### TAREFA A
No trecho da fonte abaixo, reescreva em forma de lista o parágrafo que começa com "Tomando como tema central", mantendo os fatos principais.
### TAREFA B
Responda com base no trecho da fonte abaixo, uma resposta por linha:
(i) Em que cidade e em que ano Woolf fez as conferências que deram origem ao ensaio?
(ii) Qual é o título original de "Um Teto Todo Seu"?
(iii) Qual editora lançou o livro?
### TAREFA C
Diga se cada afirmação concorda com o trecho da fonte abaixo, respondendo sim ou não e citando as palavras do trecho que decidem a questão.
(i) O ensaio se baseia em anotações para três conferências.
(ii) Alicia Giménez Bartlett usou "Um Teto Todo Seu" como ponto de partida para escrever o próprio livro.
(iii) O trecho considera pertinente converter os valores em libras para moedas de hoje.

Nova Fronteira lança "Um Teto Todo Seu", em que a escritora apresenta ideais libertários

Em ensaio, Woolf defende voz feminina

DA REPORTAGEM LOCAL

É preciso ouvir o que tinha a dizer Virginia Woolf sobre o feminismo, as mulheres e a dominação a que elas estavam (ou estão) submetidas. Concedendo-lhe a chance de se redimir em palavras por qualquer atitude cotidiana que tenha tomado, por qualquer mal que tenha causado àquelas com quem dividia o teto, a autora não há de desperdiçá-la.
Prova disso é o também recém-lançado "Um Teto Todo Seu" (Nova Fronteira), não por acaso o livro que a espanhola Alicia Giménez Bartlett tomou como ponto de partida para escrever o seu -o título original do primeiro é "A Room of One's Own" (em outra possível tradução, "um dormitório próprio"). Trata-se de um longo ensaio de Woolf, baseado em anotações para duas conferências que proferiu em Cambridge, em 1928, que esboça um panorama das dificuldades enfrentadas pelas mulheres e revela, agora sem incoerências ou contradições, os ideais libertários e emancipatórios da autora.
Tomando como tema central a relação das mulheres com a literatura, Woolf estabelece como premissa para que a verdadeira libertação intelectual ocorra a necessidade de que cada uma tenha "quinhentas libras por ano e um quarto próprio" (considerando-se a distância temporal da declaração, conversões monetárias não parecem pertinentes). "Ao pensarmos em todas aquelas mulheres trabalhando ano após ano e sentindo dificuldade em reunir duas mil libras, e que trabalharam tudo o que perderam para obter trinta mil libras, irrompemos numa explosão de escárnio diante da repreensível pobreza de nosso sexo", escreve Woolf.

### REGISTROS EXIBIDOS
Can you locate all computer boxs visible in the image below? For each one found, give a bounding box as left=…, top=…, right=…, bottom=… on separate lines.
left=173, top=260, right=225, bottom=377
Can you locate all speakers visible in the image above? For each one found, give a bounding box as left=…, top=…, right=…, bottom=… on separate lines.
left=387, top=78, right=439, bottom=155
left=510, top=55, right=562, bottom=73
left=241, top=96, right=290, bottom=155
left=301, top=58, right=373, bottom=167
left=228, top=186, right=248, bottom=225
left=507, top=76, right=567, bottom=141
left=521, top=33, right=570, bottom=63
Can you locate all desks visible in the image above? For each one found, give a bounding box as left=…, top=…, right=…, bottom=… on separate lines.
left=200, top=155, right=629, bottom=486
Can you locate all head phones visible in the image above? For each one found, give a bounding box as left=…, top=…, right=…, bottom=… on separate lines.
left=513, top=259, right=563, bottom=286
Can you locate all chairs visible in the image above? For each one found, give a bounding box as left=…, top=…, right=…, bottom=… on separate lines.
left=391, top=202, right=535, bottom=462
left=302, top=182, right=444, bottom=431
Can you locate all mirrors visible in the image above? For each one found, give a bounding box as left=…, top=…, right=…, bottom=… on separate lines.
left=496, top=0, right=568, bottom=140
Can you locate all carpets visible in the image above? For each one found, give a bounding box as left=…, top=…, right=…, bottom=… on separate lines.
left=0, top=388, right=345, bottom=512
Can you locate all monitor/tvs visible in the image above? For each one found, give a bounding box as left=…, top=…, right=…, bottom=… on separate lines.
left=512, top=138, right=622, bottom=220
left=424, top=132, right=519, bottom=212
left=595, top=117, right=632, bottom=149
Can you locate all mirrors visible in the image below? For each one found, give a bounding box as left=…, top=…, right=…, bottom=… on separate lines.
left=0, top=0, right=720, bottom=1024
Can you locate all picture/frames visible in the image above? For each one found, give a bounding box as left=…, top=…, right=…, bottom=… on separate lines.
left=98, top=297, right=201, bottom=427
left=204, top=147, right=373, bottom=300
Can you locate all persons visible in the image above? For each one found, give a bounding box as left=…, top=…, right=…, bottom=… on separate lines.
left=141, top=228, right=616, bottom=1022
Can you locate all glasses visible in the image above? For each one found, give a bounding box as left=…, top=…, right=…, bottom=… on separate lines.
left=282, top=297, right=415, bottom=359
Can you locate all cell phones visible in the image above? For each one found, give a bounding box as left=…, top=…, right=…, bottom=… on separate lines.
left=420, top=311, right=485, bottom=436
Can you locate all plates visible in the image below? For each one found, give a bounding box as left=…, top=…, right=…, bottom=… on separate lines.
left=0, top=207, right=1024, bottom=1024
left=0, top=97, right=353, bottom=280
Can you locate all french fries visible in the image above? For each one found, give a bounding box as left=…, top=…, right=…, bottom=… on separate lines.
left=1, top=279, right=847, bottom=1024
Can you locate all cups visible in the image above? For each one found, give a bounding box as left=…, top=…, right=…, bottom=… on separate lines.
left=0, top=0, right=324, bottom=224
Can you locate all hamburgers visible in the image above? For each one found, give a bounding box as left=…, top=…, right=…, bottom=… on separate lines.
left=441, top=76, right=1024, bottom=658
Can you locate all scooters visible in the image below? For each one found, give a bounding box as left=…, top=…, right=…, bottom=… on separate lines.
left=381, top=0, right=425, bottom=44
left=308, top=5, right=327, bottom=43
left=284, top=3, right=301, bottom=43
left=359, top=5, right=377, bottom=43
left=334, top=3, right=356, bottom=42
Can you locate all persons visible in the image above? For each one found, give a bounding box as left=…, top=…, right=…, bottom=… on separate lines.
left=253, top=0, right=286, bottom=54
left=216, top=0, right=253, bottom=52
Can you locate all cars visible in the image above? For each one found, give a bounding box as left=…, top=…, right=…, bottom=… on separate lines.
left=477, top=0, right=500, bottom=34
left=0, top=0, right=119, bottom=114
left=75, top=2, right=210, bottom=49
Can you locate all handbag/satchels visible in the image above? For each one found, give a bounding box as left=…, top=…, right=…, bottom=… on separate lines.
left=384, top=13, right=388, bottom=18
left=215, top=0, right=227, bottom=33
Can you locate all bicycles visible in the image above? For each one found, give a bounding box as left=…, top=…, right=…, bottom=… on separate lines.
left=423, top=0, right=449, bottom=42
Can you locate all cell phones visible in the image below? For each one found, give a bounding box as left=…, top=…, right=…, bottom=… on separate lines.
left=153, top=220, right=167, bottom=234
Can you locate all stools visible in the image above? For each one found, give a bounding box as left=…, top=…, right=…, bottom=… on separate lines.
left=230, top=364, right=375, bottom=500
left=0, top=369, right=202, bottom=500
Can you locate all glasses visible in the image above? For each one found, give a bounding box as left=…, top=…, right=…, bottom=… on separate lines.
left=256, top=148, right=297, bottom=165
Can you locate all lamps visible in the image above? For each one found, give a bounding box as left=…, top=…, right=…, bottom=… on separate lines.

### RESPOSTA A
- O tema central é a relação das mulheres com a literatura.
- Para que haja verdadeira libertação intelectual, Woolf diz que cada mulher precisa ter "quinhentas libras por ano e um quarto próprio".
- Pela distância no tempo, converter esses valores para moedas de hoje não parece pertinente.
- Woolf lembra as mulheres que trabalhavam ano após ano e tinham dificuldade para juntar duas mil libras.
- Diante da "repreensível pobreza de nosso sexo", ela fala de uma explosão de escárnio.

### RESPOSTA B
(i) Em Cambridge, em 1928.
(ii) "A Room of One's Own".
(iii) Nova Fronteira.

### RESPOSTA C
(i) Não: "baseado em anotações para duas conferências que proferiu em Cambridge, em 1928".
(ii) Sim: "o livro que a espanhola Alicia Giménez Bartlett tomou como ponto de partida para escrever o seu".
(iii) Não: "conversões monetárias não parecem pertinentes".